● **Extract**:
- The Washington Times - Friday, April 21, 2023

Saturday (April 22) was Vladimir Lenin’s birthday, which some still insist on identifying as Earth Day (isn’t every day Earth Day, really?). As another Earth Day passed, it’s worth thinking about whether and the extent to which the actions of those who regulate in the name of the planet may sometimes be doing more harm than good.

Here’s an example. The Environmental Protection Agency created the Integrated Risk Information System, or IRIS, program in 1985 to identify human health hazards associated with substances. Sounds harmless enough, right?

Unfortunately, IRIS — which has never been authorized by Congress — routinely produces assessments that are either discordant with those of other international bodies, with common sense, or both. 

For instance, the draft IRIS assessment for formaldehyde proposed an acceptable air concentration that is thousands of times below levels that naturally occur in the environment. Formaldehyde is a naturally occurring chemical made of carbon, hydrogen and oxygen. People produce about 1.5 ounces of formaldehyde a day as a normal part of our metabolism, and we inhale it, converted it to carbon dioxide, and exhale it.

● **Provided material**:
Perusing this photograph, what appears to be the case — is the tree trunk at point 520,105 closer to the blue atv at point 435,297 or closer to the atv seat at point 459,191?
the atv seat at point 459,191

● **Tasks and exercises**:
(1) How would you put this sentence from the Earth Day column into Spanish: "Formaldehyde is a naturally occurring chemical made of carbon, hydrogen and oxygen."
(2) According to the Earth Day column, in what year did the Environmental Protection Agency create the IRIS program?
(3) Can you extract the passage from the Earth Day column starting at "Saturday (April 22)" and ending at "harmless enough, right?"?

● **Answers for this exercise**:
(1) El formaldehído es una sustancia química de origen natural compuesta de carbono, hidrógeno y oxígeno.

(2) 1985

(3)
Saturday (April 22) was Vladimir Lenin’s birthday, which some still insist on identifying as Earth Day (isn’t every day Earth Day, really?). As another Earth Day passed, it’s worth thinking about whether and the extent to which the actions of those who regulate in the name of the planet may sometimes be doing more harm than good.

Here’s an example. The Environmental Protection Agency created the Integrated Risk Information System, or IRIS, program in 1985 to identify human health hazards associated with substances. Sounds harmless enough, right?